* Your objective *
When you reach the listing below, copy each line exactly.

* Records supplied *
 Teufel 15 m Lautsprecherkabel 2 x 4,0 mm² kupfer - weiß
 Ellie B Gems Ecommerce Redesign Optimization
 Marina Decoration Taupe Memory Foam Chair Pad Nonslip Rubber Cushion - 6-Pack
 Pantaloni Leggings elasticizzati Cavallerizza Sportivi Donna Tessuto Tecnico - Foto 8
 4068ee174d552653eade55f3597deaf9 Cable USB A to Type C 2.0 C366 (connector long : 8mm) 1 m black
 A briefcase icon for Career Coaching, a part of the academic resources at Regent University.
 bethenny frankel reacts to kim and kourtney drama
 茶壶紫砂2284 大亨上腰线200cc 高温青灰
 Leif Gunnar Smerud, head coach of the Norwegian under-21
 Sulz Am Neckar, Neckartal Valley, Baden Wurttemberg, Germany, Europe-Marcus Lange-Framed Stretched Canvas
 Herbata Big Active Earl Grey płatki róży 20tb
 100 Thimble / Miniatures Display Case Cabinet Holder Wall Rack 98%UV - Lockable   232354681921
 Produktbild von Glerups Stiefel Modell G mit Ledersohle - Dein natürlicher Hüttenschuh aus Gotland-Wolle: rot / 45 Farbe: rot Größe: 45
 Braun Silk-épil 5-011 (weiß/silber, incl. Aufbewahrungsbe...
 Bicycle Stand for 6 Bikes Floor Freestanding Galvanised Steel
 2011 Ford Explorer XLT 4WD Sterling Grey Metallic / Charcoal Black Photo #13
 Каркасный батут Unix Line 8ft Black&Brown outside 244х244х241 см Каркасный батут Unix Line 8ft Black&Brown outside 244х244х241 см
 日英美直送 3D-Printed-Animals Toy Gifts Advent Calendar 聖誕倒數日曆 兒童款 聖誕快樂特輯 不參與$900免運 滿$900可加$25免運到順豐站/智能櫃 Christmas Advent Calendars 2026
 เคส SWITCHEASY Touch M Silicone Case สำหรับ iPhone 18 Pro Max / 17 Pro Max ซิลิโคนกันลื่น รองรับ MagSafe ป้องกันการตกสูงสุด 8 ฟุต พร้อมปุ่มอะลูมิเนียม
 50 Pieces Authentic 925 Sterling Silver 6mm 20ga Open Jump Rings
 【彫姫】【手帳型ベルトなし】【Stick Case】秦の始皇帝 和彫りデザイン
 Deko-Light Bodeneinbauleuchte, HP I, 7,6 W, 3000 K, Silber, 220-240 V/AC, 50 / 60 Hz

* Result below *
 Teufel 15 m Lautsprecherkabel 2 x 4,0 mm² kupfer - weiß
 Ellie B Gems Ecommerce Redesign Optimization
 Marina Decoration Taupe Memory Foam Chair Pad Nonslip Rubber Cushion - 6-Pack
 Pantaloni Leggings elasticizzati Cavallerizza Sportivi Donna Tessuto Tecnico - Foto 8
 4068ee174d552653eade55f3597deaf9 Cable USB A to Type C 2.0 C366 (connector long : 8mm) 1 m black
 A briefcase icon for Career Coaching, a part of the academic resources at Regent University.
 bethenny frankel reacts to kim and kourtney drama
 茶壶紫砂2284 大亨上腰线200cc 高温青灰
 Leif Gunnar Smerud, head coach of the Norwegian under-21
 Sulz Am Neckar, Neckartal Valley, Baden Wurttemberg, Germany, Europe-Marcus Lange-Framed Stretched Canvas
 Herbata Big Active Earl Grey płatki róży 20tb
 100 Thimble / Miniatures Display Case Cabinet Holder Wall Rack 98%UV - Lockable   232354681921
 Produktbild von Glerups Stiefel Modell G mit Ledersohle - Dein natürlicher Hüttenschuh aus Gotland-Wolle: rot / 45 Farbe: rot Größe: 45
 Braun Silk-épil 5-011 (weiß/silber, incl. Aufbewahrungsbe...
 Bicycle Stand for 6 Bikes Floor Freestanding Galvanised Steel
 2011 Ford Explorer XLT 4WD Sterling Grey Metallic / Charcoal Black Photo #13
 Каркасный батут Unix Line 8ft Black&Brown outside 244х244х241 см Каркасный батут Unix Line 8ft Black&Brown outside 244х244х241 см
 日英美直送 3D-Printed-Animals Toy Gifts Advent Calendar 聖誕倒數日曆 兒童款 聖誕快樂特輯 不參與$900免運 滿$900可加$25免運到順豐站/智能櫃 Christmas Advent Calendars 2026
 เคส SWITCHEASY Touch M Silicone Case สำหรับ iPhone 18 Pro Max / 17 Pro Max ซิลิโคนกันลื่น รองรับ MagSafe ป้องกันการตกสูงสุด 8 ฟุต พร้อมปุ่มอะลูมิเนียม
 50 Pieces Authentic 925 Sterling Silver 6mm 20ga Open Jump Rings
 【彫姫】【手帳型ベルトなし】【Stick Case】秦の始皇帝 和彫りデザイン
 Deko-Light Bodeneinbauleuchte, HP I, 7,6 W, 3000 K, Silber, 220-240 V/AC, 50 / 60 Hz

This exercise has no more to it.